Yield and iterator methods
Date posted: 05/04/2017
You haven't filled in compulsory values.
The email is not correct
All around C#, there are over a few dozen keywords. One of them, which is rarely used and is sometimes misunderstood, is yield. However, if used properly, yield can help in optimizing your code. Let's take a look at how it works.
What does yield do?
Let's get to what yield does using an example. We are going to create a method that returns a Fibonacci sequence. You have probably heard what Fibonacci numbers are, from your first for loop classes. So, a Fibonacci sequence is a series of numbers in which each number is the sum of the two preceding numbers. Well, this may not be the exciting way you would expect to implement yield, but I guess this will make things easier to grasp. So let's write the following code.
string fibonacciSequence = "";
foreach (int f in FibonacciEnum(10))
fibonacciSequence += f + " ";
The following method returns a Fibonacci sequence.
private IEnumerable<int> FibonacciEnum(int n)
{
List<int> fibonacciEnum = new List<int>();
int a = 0; int b = 1; int sum = 0;
for (int i = 0; i < n; i++)
{
fibonacciEnum.Add(a);
sum = a + b;
a = b;
b = sum;
}
return fibonacciEnum;
}
So, we just created a method that returns an IEnumerable of integers by adding every number to a list.
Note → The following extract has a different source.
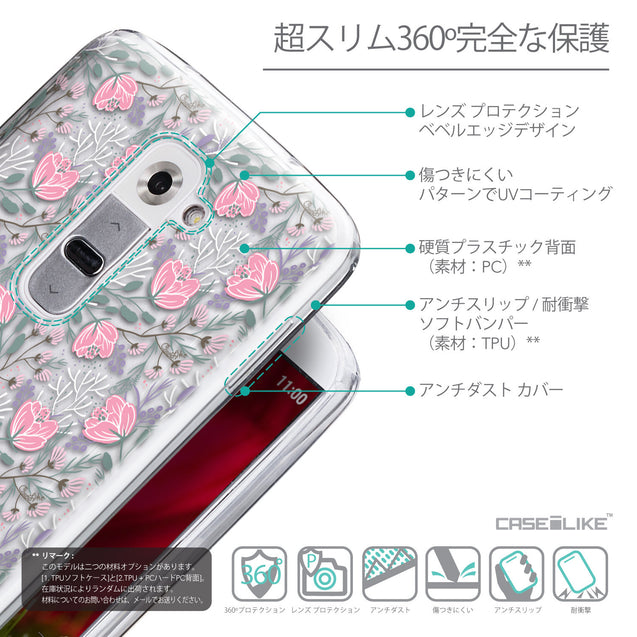 Details in Japanese - CASEiLIKE LG G2 back cover Flowers Herbs 2246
We call the method, get that IEnumerable and then loop through it and create the following string.
0 1 1 2 3 5 8 13 21 34
Ok, let's implement the same method using yield and see what it looks like.
private IEnumerable<int> Fibonacci(int n)
{
int a = 0; int b = 1; int sum = 0;
for (int i = 0; i < n; i++)
{
yield return a;
sum = a + b;
a = b;
b = sum;
}
}
This is what implementing yield looks like. You can tell both methods look alike. It's like we removed our list object and use yield return to add one integer at a time to our IEnumerable on every iteration. What's even more confusing is that the result string we get is the same.
0 1 1 2 3 5 8 13 21 34
So, is there any reason to use yield at all?
The answer is yes. Actually using yield is totally different that using a typical method. The answer would be easier to show if you could place a breakpoint within the Fibonacci method. Then you would notice that the method is not executed at all when called. On the contrary it will start executing when it is needed, in other words, when the for loop in the caller method begins. At that moment the Fibonacci method starts executing but stops as soon as it reaches yield return. When it does, code returns to the outer for loop and will get back to the method the next time an IEnumerable element is requested. The following picture will make things clearer.
As you can see, yield allows us to move in and out from our method but the method does not initialize. Its variables store the same values the way they were during last iteration. It's like the execution is paused, saved and then resumed from the save point later on. Repetitions will go on until we stop requesting elements or there are no more elements to return.
Yield can be used in combination with return on a method or a get accessor that returns an IEnumerable or IEnumerator. Using yield the method turns into an iterator. In other words the method is turned into a stateful machine which calculates each element of the IEnumerable only when needed. The compiler does all that transformation hard work here. All you have to do is use yield.
Before moving on, we should mention yield break. This is another way to end the iteration loop on our own. Suppose we do not want to compute Fibonacci numbers forever and ever, we can insert yield break, like this.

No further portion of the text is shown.